3. Belajar tentang Kemungkinan-kemungkinan Baru
Anak juga dapat diajak untuk menemukan kemungkinan-kemungkinan baru. Contohnya, minta anak untuk mencari cara lain untuk menulis selain menggunakan ballpoint atau pinsil. Atau anak diminta mencari kegunaan lain dari suatu benda.
4. Belajar Menemukan Kesalahan
Anak dapat diajarkan untuk menemukan kesalahan-kesalahan dari keseharian dengan menggunakan gambar. Contoh: kepada anak ditunjukkan benda tertentu yang kurang lengkap, lalu minta mereka menemukan lima kesalahan dari gambar itu. Atau kepada anak ditunjukkan gambar orang buang sampah dan ditanya apa yang salah dengan orang dalam gambar itu, mengapa salah dan bagaimana seharusnya. Untuk stimulus yang lebih kompleks dapat digunakan rangkaian gambar yang memuat beberapa kesalahan, lalu anak diminta menemukan kesalahan dalam rangkaian gambar itu.
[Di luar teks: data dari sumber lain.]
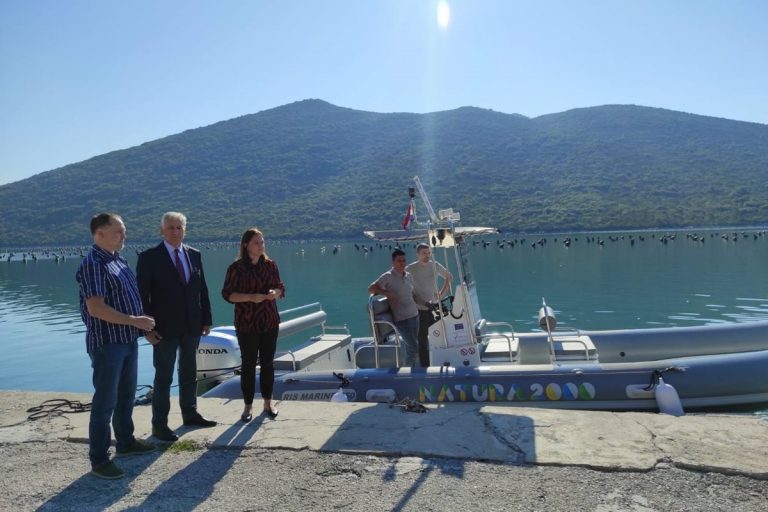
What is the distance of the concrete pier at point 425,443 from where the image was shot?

Contoh: tunjukkan serangkaian gambar yang memuat dua atau lebih anak yang berselisih dan menyelesaikan perselisihan dengan berkelahi, lalu tanya kepada mereka apa yang salah dari perilaku anak-anak dalam rangkaian gambar itu. Di sini dapat juga digunakan rangkaian gambar kecelakaan. Misalnya gambaran orang kecelakaan tabrakan sepeda atau orang terkena strum. Jawaban-jawaban anak dapat menjadi bahan diskusi yang merangsang anak untuk berpikir kritis.
5. Melengkapi Cerita
Anak juga dapat diajak untuk melengkapi cerita. Rangkaian cerita dipaparkan kepada mereka dengan beberapa ketidaklengkapan. Anak diminta untuk menemukan bagian cerita yang hilang atau tidak lengkap, kemudian diminta melengkapinya. Cerita dapat disajikan dengan dibacakan atau dilengkapi dengan gambar-gambar.
Selanjutnya berpikir kritis berkaitan dengan bahasa, maka tidak akan bisa terlepas dari empat kamahiran, yaitu kemahiran membaca, menyimak, berbicara dan menulis. Keempat komponen ini adalah hal mutlak yang harus dimiliki seseorang untuk mampu menggunakan suatu bahasa dengan baik dan benar.
Ada beberapa kegiatan yang akan menunjang peserta didik untuk memiliki sikap berpikir kritis kaitannya dengan kemahiran berbahasa, kegiatan ini bisa disesuaikan dengan tingkat pendidikannya, diantaranya adalah:
1. Madrasah Ibtidaiyyah
untuk peserta didik yang ada ditingkat madrasah ibtidaiyyah, maka ada empat kegiatan yang akan menunjang peserta didik memilki sikap untuk berpikir kritis, yaitu:
- Mendengar dan menirukan setiap huruf yang dicontohkan guru, lalu bertanya jawab tentang sifat huruf melalui permainan tebak huruf.
- Siswa diberi contoh tentang satu percakapan. Lalu diminta mempraktekkan secara berpasangan dengan temannya.
- Membaca wacana yang ditampilkan dalam slide, misanya tentang perkenalan. Lalu setiap siswa menyebutkan nama anggota keluarganya (paman, nenek, sepupu).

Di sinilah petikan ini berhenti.